The connection failed.

ERROR
CheckResult{isOk=false, errMsg='telnet dts-cn-hangzhou.aliyuncs.com:18009
failed, please check the network and if the brokerUrl is correct'}
(com.aliyun.dts.subscribe.clients.DefaultDTSConsumer)

The value of the brokerUrl parameter is invalid.

Enter valid values for the brokerUrl, userName, and password parameters. For more information, see Table 1 of this topic.

telnet real node *** failed, please check the network

The broker address cannot be redirected to the real IP address.

ERROR CheckResult{isOk=false, errMsg='build kafka consumer failed, error: org.apache.kafka.common.errors.TimeoutException: Timeout expired while fetching topic metadata, probably the user name or password is wrong'} (com.aliyun.dts.subscribe.clients.DefaultDTSConsumer)

The specified username or password is invalid.

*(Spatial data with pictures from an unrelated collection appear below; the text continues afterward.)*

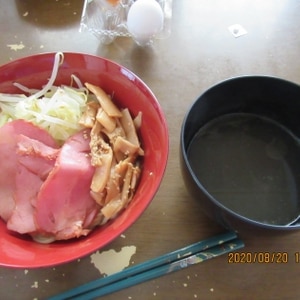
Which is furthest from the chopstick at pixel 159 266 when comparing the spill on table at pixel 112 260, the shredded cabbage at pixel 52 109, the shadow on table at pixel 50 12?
the shadow on table at pixel 50 12

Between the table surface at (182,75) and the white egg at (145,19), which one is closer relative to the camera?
the table surface at (182,75)

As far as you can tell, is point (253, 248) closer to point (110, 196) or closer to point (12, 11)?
point (110, 196)

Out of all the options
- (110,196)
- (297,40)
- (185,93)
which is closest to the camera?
(110,196)

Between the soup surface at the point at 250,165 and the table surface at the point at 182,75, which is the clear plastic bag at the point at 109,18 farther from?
the soup surface at the point at 250,165

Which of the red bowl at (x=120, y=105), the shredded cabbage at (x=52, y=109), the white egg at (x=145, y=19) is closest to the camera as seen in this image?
the red bowl at (x=120, y=105)

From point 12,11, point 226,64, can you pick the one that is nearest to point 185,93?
point 226,64

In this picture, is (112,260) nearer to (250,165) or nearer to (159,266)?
(159,266)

com.aliyun.dts.subscribe.clients.exception.TimestampSeekException: RecordGenerator:seek timestamp for topic [cn_hangzhou_rm_bp11tv2923n87081s_rdsdt_dtsacct-0] with timestamp [1610249501] failed

The setUseCheckpoint parameter in the consumerContext.java file is set to true, but the consumer offset is not within the data range of the change tracking instance.

Specify a consumer offset within the data range of the change tracking instance. For more information, see Table 1 of this topic.

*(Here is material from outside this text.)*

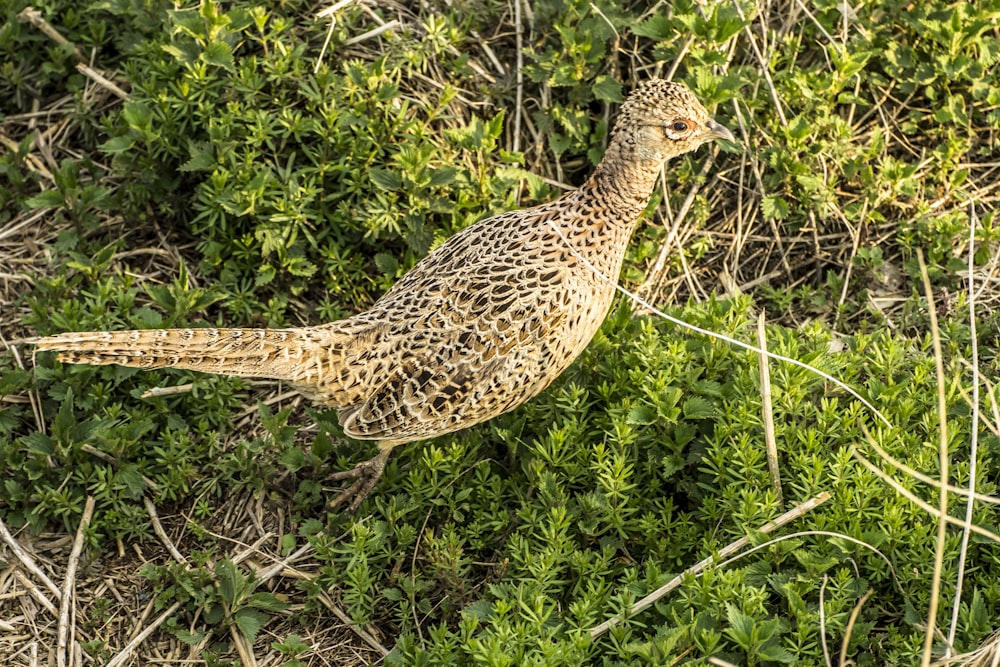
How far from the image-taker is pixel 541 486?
188 inches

The response time of data consumption increased.

N/A

  • You can analyze the cause by querying the DStoreRecordQueue and DefaultUserRecordQueue parameters. For more information, see Table 2 of this topic.

    • If the value of the DStoreRecordQueue parameter is 0, the rate at which the DTS server pulls data decreases.

    • If the value of the DefaultUserRecordQueue parameter is the default value 512, the rate at which the SDK client consumes data decreases.

  • Change the value of the initCheckpoint parameter in the sample code to reset the consumer offset based on your business requirements.